Son zamanlarda, İngiliz dörtlüsü Warning’in Austin’deki ilk konserini izledim, tourları boyunca ikinci albümleri Watching From A Distance'ı tamamen çaldılar. Zamanlarının ilerisindeydiler — Pallbearer, onlardan oldukça fazla ses ödünç aldı — ama Patrick Walker, metal dünyasının yakalaması gereken yeni bir savunmasızlık duygusu getirdi. “Footprints,” o kadar yıkıcı ki muhteşem. Walker, ağır yaralı bir fethedici gibi ses çıkarıyor, kendisini sonsuz bir çöküşe atarken yükseklere yükseliyor. Son dize beni en çok rahatsız ediyor: “Ve etrafımda tüm savaşlar boyunca/Asla savaşacağımı düşünmedim,/Yine de burada bir kırık asker olarak duruyorum/Dondurucu, çıplak, kış ışığında.” Walker kendisini açtı ve yenilgiyi kabul etti, soğukta eriyerek, ama yine de bunu yapma iradesine sahip olduğu için zafer kazanmış durumda. Onlar, Bell Witch ve diğer birçok ağır doom grubu için yolu açtılar ve Warning’i görmek, Mirror'ın ne kadar güçlü olduğunu doğruladı. Bu, sizin neyi aşabileceğiniz veya zihninizi nasıl aşmaya yönelik geriye doğru uzatabileceğinizle ilgili bir metal kaydı değil; yaşamın soğuklığına karşı cesur olmanızı istiyor, orada kazanan oluyorsunuz her şeyi sizden almasına izin vererek.

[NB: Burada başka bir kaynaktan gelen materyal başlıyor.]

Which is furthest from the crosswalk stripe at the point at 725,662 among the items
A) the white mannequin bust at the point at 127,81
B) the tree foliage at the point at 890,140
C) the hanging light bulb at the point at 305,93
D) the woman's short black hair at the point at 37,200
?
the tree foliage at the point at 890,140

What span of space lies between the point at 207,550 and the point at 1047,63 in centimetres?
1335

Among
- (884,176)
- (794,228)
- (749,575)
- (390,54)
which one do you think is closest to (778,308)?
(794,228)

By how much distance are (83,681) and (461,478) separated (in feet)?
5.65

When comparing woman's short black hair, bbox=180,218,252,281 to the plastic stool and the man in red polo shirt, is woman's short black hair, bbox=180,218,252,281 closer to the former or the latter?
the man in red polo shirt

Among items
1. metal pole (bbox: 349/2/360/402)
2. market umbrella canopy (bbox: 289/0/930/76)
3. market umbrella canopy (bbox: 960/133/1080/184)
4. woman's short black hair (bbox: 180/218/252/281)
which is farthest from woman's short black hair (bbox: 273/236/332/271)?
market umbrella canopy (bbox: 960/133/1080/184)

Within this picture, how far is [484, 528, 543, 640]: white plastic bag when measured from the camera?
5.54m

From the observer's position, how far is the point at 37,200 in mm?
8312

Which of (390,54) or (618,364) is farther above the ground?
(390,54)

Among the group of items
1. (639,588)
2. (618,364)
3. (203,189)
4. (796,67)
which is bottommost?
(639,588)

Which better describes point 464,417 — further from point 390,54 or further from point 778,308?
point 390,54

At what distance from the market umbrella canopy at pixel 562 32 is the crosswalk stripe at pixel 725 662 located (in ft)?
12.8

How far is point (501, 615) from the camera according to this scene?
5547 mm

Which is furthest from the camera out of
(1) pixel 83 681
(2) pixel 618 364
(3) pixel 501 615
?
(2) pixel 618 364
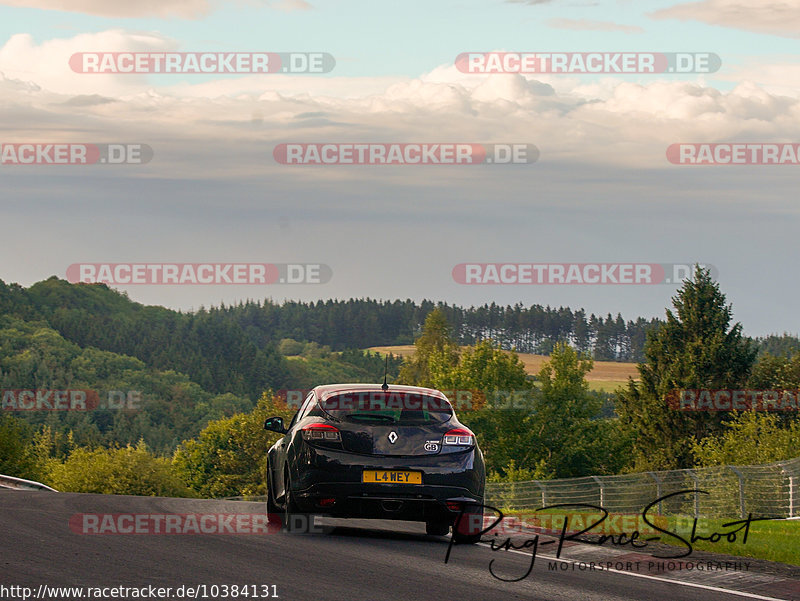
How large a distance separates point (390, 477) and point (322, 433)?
84cm

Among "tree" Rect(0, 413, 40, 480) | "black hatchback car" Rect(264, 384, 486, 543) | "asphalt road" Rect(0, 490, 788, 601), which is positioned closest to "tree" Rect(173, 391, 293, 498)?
"tree" Rect(0, 413, 40, 480)

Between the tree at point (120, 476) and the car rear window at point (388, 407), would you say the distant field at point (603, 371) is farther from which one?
the car rear window at point (388, 407)

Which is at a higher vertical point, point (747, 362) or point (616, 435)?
point (747, 362)

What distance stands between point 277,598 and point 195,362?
189 metres

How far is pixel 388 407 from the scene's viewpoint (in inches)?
463

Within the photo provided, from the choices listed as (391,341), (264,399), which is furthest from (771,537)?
(391,341)

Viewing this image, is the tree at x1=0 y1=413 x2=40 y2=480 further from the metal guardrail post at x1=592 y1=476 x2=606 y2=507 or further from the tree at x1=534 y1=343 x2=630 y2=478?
the metal guardrail post at x1=592 y1=476 x2=606 y2=507

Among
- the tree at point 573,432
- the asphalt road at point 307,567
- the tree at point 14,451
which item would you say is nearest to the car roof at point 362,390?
the asphalt road at point 307,567

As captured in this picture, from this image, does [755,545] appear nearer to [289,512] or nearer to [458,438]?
[458,438]

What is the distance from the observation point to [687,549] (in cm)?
1140

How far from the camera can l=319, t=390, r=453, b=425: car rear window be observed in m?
11.6

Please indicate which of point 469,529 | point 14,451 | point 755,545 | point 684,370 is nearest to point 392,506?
point 469,529

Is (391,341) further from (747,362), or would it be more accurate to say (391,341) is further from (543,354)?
(747,362)

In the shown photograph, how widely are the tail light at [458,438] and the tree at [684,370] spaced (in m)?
51.1
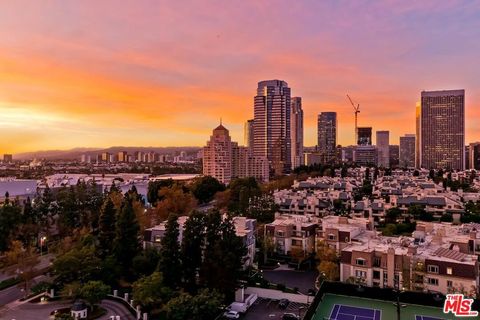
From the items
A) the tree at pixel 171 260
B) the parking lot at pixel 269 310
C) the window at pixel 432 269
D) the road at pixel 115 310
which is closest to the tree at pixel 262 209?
the parking lot at pixel 269 310

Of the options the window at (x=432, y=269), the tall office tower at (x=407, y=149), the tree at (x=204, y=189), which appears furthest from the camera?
the tall office tower at (x=407, y=149)

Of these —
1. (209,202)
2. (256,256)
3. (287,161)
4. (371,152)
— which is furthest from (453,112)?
(256,256)

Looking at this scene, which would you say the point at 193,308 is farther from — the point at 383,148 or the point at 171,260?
the point at 383,148

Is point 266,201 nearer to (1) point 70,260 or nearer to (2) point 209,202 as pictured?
(2) point 209,202

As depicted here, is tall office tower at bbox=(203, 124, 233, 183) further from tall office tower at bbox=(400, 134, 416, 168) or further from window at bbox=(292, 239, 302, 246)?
tall office tower at bbox=(400, 134, 416, 168)

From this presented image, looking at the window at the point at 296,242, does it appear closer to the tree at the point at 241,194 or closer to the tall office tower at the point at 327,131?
the tree at the point at 241,194

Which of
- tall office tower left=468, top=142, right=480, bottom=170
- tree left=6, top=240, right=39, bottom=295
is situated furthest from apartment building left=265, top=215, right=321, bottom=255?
tall office tower left=468, top=142, right=480, bottom=170

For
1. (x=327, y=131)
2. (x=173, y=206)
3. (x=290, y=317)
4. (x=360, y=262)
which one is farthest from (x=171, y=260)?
(x=327, y=131)
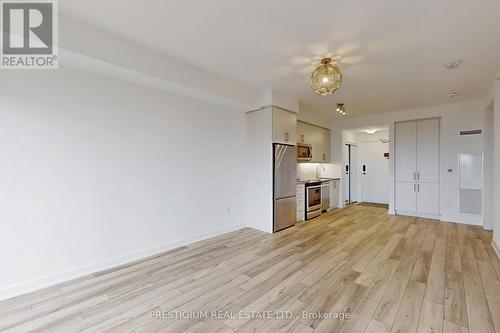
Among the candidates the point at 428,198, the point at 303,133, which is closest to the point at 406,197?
the point at 428,198

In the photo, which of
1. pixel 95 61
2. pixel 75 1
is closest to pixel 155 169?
pixel 95 61

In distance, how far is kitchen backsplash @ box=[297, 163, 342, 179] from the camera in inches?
242

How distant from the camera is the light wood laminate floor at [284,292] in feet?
6.20

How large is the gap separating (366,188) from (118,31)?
8.41 m

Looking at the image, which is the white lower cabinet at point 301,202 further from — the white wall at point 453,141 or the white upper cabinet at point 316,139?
the white wall at point 453,141

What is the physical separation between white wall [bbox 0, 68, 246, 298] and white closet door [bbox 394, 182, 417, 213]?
5.14m

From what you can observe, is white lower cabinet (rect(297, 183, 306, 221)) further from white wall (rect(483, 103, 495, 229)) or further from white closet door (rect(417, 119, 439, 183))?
white wall (rect(483, 103, 495, 229))

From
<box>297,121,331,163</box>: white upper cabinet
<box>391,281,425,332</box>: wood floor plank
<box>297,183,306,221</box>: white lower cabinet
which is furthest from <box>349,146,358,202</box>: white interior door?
<box>391,281,425,332</box>: wood floor plank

“Tek gerçek ölüm.” Mirror bu gerçeği onaylıyor ve aynı zamanda zorluyor, sizi acının uç noktalarına götürüyor, ölümün yaşamın çok önemli bir parçası olduğunu, ama bunun ötesinde daha fazlası olduğunu. Ve nihayetinde en iyi metalin yaptığı şeydir: olumsuzluk ve şiddet selini getirir, sizi kavrayamayacağınız kadar acı verir, yaşamın yaşanmaya değer olduğuna hizmet eder. Yası tutmanın yanlış bir yolu yoktur, önemli olan kendinize bunun için alan tanımanızdır. Sizi tüketsin, benim kötü saatlerimde Bell Witch’in beni yediği gibi.
Andy O’Connor heads SPIN’s monthly metal column, Blast Rites, and also has bylines in Pitchfork, Vice, Decibel, Texas Monthly and Bandcamp Daily, among others. He lives in Austin, Texas.
Exclusive 15% Off for Teachers, Students, Military members, Healthcare professionals & First Responders - Get Verified!